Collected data
Content starts

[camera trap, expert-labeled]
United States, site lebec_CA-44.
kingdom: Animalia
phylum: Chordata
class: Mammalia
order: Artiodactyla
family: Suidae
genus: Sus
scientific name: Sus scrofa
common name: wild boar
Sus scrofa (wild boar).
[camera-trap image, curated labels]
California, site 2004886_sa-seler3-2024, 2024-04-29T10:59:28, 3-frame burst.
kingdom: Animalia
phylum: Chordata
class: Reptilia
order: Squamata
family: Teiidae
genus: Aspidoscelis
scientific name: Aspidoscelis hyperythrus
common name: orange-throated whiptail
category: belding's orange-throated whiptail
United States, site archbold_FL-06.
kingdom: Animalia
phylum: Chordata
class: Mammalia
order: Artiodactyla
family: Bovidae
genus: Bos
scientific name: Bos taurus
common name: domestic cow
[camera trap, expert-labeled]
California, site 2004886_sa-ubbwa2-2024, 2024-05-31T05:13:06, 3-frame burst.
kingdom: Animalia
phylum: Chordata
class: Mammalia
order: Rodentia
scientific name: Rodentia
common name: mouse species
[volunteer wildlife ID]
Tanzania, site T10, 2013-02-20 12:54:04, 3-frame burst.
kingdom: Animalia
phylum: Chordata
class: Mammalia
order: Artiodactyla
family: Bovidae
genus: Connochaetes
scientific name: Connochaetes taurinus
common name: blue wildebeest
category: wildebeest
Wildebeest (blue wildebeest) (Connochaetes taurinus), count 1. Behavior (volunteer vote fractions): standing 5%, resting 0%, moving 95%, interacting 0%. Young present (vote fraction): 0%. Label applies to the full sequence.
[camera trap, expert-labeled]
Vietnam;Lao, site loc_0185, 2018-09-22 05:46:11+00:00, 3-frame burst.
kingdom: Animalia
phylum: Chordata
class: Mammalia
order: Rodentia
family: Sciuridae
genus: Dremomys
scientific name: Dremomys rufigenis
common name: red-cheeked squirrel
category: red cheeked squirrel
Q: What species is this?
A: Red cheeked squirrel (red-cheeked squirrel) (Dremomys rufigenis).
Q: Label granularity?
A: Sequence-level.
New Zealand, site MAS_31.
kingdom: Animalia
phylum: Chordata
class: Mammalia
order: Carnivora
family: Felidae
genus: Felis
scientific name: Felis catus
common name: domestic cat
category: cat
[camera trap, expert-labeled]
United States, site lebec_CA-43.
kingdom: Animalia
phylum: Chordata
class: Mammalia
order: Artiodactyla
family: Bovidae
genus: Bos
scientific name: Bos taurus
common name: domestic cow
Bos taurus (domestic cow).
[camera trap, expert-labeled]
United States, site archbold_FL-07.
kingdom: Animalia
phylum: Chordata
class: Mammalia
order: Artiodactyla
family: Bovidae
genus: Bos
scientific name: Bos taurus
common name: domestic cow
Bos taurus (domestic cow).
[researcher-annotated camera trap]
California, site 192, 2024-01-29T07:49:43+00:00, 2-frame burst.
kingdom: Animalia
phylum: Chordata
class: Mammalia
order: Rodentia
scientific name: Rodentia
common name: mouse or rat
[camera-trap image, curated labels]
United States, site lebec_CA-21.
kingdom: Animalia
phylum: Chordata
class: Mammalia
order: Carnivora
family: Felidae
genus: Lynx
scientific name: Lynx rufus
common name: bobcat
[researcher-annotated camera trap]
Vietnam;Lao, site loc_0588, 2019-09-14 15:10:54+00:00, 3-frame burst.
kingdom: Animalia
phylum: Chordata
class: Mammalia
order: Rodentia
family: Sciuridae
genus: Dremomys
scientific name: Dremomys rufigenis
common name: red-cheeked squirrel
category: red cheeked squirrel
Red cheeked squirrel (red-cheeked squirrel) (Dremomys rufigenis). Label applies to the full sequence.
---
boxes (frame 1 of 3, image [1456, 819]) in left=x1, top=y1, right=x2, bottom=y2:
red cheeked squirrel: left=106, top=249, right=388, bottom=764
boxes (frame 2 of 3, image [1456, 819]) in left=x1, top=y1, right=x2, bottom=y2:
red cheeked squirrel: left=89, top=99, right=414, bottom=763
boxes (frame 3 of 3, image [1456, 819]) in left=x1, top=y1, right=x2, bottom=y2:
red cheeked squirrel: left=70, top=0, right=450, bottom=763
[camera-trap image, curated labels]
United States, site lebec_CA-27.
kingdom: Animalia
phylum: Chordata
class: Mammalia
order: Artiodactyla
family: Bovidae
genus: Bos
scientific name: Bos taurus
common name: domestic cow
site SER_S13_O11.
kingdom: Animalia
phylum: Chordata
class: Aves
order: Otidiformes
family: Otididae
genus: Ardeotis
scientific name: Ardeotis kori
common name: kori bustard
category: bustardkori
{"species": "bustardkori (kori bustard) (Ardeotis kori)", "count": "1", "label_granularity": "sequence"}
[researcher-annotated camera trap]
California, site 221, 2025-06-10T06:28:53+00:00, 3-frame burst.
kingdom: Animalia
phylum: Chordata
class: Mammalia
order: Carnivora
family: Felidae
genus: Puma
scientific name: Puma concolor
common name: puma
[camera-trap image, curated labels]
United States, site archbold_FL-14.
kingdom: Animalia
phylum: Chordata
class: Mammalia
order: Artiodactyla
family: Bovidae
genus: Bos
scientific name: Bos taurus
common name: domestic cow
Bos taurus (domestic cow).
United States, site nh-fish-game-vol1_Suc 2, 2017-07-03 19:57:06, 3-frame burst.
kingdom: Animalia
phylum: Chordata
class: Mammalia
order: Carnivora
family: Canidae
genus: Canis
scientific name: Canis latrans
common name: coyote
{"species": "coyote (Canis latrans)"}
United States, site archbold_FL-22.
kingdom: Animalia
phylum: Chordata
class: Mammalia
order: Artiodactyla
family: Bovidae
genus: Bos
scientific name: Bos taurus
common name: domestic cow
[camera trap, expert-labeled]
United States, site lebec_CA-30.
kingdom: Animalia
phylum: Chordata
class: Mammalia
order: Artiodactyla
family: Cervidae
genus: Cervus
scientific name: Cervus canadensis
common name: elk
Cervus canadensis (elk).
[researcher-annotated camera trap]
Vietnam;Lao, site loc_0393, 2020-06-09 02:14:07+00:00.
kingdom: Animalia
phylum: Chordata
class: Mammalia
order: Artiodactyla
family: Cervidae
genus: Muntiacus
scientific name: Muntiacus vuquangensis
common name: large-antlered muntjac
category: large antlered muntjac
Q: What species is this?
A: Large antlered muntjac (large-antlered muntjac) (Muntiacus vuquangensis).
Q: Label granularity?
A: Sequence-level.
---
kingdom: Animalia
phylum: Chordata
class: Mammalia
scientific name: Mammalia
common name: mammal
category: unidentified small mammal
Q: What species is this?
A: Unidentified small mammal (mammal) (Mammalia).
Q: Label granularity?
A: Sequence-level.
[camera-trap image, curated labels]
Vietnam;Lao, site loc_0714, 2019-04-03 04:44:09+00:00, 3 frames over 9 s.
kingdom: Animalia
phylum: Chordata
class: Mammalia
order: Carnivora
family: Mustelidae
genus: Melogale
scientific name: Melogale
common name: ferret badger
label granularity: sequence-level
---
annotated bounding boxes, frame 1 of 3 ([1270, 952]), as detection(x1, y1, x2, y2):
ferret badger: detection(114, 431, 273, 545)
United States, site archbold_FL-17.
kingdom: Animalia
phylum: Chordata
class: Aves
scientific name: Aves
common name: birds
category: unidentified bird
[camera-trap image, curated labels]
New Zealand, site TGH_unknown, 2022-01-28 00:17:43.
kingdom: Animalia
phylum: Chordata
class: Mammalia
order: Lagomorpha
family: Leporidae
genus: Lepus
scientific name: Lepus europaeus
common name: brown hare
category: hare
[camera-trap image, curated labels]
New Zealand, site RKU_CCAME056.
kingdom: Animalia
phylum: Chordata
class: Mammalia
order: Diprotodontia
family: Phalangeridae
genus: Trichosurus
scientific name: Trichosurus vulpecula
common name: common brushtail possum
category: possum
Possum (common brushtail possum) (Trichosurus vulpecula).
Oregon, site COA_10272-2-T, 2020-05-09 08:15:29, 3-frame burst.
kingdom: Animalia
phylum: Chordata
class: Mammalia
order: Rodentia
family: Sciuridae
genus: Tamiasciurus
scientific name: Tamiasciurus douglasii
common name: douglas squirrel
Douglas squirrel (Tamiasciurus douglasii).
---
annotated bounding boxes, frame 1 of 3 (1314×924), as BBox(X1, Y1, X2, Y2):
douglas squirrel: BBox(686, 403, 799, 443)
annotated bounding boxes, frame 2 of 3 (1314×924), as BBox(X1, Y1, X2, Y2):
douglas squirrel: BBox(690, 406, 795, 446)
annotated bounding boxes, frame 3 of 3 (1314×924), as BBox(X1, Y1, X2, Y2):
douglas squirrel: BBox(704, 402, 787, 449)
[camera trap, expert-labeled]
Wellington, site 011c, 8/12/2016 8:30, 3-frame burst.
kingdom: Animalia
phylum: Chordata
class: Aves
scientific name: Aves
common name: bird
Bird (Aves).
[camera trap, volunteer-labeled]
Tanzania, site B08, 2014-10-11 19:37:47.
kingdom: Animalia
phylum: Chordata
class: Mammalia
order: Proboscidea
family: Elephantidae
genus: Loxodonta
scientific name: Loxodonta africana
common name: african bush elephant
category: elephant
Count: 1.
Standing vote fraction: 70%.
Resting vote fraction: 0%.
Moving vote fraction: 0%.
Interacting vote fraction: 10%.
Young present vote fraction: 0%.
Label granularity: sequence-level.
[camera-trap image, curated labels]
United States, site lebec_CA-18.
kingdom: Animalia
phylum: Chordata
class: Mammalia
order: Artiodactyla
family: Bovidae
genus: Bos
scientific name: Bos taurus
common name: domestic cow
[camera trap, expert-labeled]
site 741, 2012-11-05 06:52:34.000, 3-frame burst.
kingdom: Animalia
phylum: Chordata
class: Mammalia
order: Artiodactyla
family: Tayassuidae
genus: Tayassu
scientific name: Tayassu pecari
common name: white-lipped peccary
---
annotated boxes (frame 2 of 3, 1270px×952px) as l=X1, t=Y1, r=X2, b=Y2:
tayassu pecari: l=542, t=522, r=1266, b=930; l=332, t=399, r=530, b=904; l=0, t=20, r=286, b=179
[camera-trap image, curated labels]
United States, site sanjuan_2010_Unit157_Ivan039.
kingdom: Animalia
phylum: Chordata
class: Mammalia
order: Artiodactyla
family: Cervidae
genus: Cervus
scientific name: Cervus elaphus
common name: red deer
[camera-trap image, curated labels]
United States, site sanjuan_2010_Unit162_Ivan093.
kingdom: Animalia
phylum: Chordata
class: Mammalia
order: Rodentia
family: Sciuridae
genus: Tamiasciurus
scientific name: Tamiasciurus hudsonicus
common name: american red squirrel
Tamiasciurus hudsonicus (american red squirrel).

Content ends

## About this task
The lines needed are the ones from the first line of the entries through the line that contains "[volunteer wildlife ID]", given again without any change.

## Problem solution
[camera trap, expert-labeled]
United States, site lebec_CA-44.
kingdom: Animalia
phylum: Chordata
class: Mammalia
order: Artiodactyla
family: Suidae
genus: Sus
scientific name: Sus scrofa
common name: wild boar
Sus scrofa (wild boar).
[camera-trap image, curated labels]
California, site 2004886_sa-seler3-2024, 2024-04-29T10:59:28, 3-frame burst.
kingdom: Animalia
phylum: Chordata
class: Reptilia
order: Squamata
family: Teiidae
genus: Aspidoscelis
scientific name: Aspidoscelis hyperythrus
common name: orange-throated whiptail
category: belding's orange-throated whiptail
United States, site archbold_FL-06.
kingdom: Animalia
phylum: Chordata
class: Mammalia
order: Artiodactyla
family: Bovidae
genus: Bos
scientific name: Bos taurus
common name: domestic cow
[camera trap, expert-labeled]
California, site 2004886_sa-ubbwa2-2024, 2024-05-31T05:13:06, 3-frame burst.
kingdom: Animalia
phylum: Chordata
class: Mammalia
order: Rodentia
scientific name: Rodentia
common name: mouse species
[volunteer wildlife ID]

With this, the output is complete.